Just bought one of these a month ago.  It's the civilian version of the P90.  I've only taken it to the range once so far, but it shoots great and is a lot of fun.  Just curious though to see if anyone else owns, and what they think about it.  Also if anyone can recommend anything to buy to add on to it or go along with it.  Thanks!!


----------



## Archangel M (Jun 7, 2011)

My .02

It's an overpriced .22 that looks "cool". 

The 5.7X28 is an unproven manstopper. The P90 is a "niche gun" designed for a "niche role". 9mm based subguns like the MP5 are great for CQB but wouldn't penetrate body armor.
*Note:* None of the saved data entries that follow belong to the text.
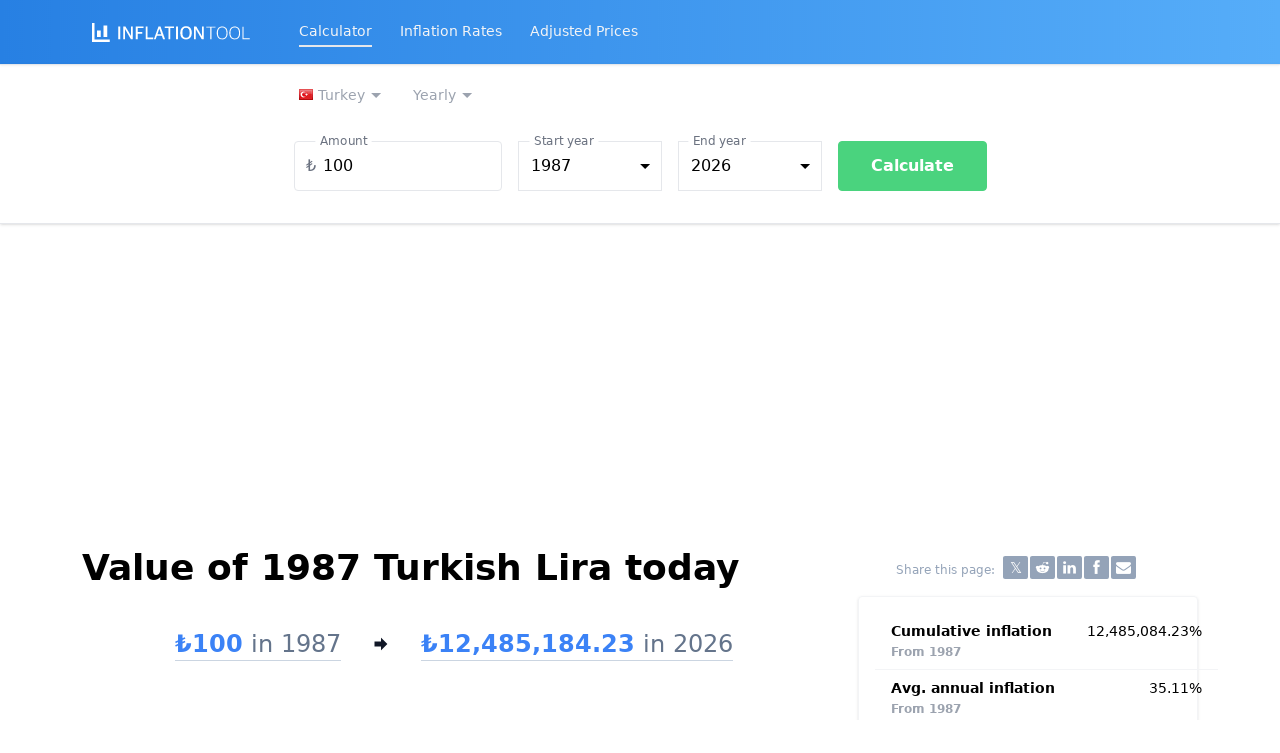

--- FILE ---
content_type: text/html; charset=utf-8
request_url: https://www.google.com/recaptcha/api2/aframe
body_size: 264
content:
<!DOCTYPE HTML><html><head><meta http-equiv="content-type" content="text/html; charset=UTF-8"></head><body><script nonce="z0LfYelnd6oSYo-5ASVoUg">/** Anti-fraud and anti-abuse applications only. See google.com/recaptcha */ try{var clients={'sodar':'https://pagead2.googlesyndication.com/pagead/sodar?'};window.addEventListener("message",function(a){try{if(a.source===window.parent){var b=JSON.parse(a.data);var c=clients[b['id']];if(c){var d=document.createElement('img');d.src=c+b['params']+'&rc='+(localStorage.getItem("rc::a")?sessionStorage.getItem("rc::b"):"");window.document.body.appendChild(d);sessionStorage.setItem("rc::e",parseInt(sessionStorage.getItem("rc::e")||0)+1);localStorage.setItem("rc::h",'1770071263513');}}}catch(b){}});window.parent.postMessage("_grecaptcha_ready", "*");}catch(b){}</script></body></html>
The 5.7X28 (at short range) will penetrate armor but the terminal performance is severely lacking. The wound channel is far too small (think icepick). Even with the ammunition designed to make it partialy effective it has experienced many problems failing to provide adequate stopping power. Civilians are unable to even get that ammunition. While the BG may eventually bleed out, I'd go for something more proven to do "more with less".

BUT

Not meaning to rain on your fun with a cool new gun....If you can afford it and you enjoy shooting it there is absolutely nothing wrong with THAT and in a pinch, well, I wouldn't volunteer to get shot with one. I would prefer an M4 myself.


----------



## SFC JeffJ (Jun 8, 2011)

I gotta agree about the rounds performance. But they do look cool and would be a lot of fun to shoot.


----------



## chinto (Jun 14, 2011)

hell the 6.8 is a lot better round.. I personally prefer the 7.62 X 63 or the 7.62X51 any day!


----------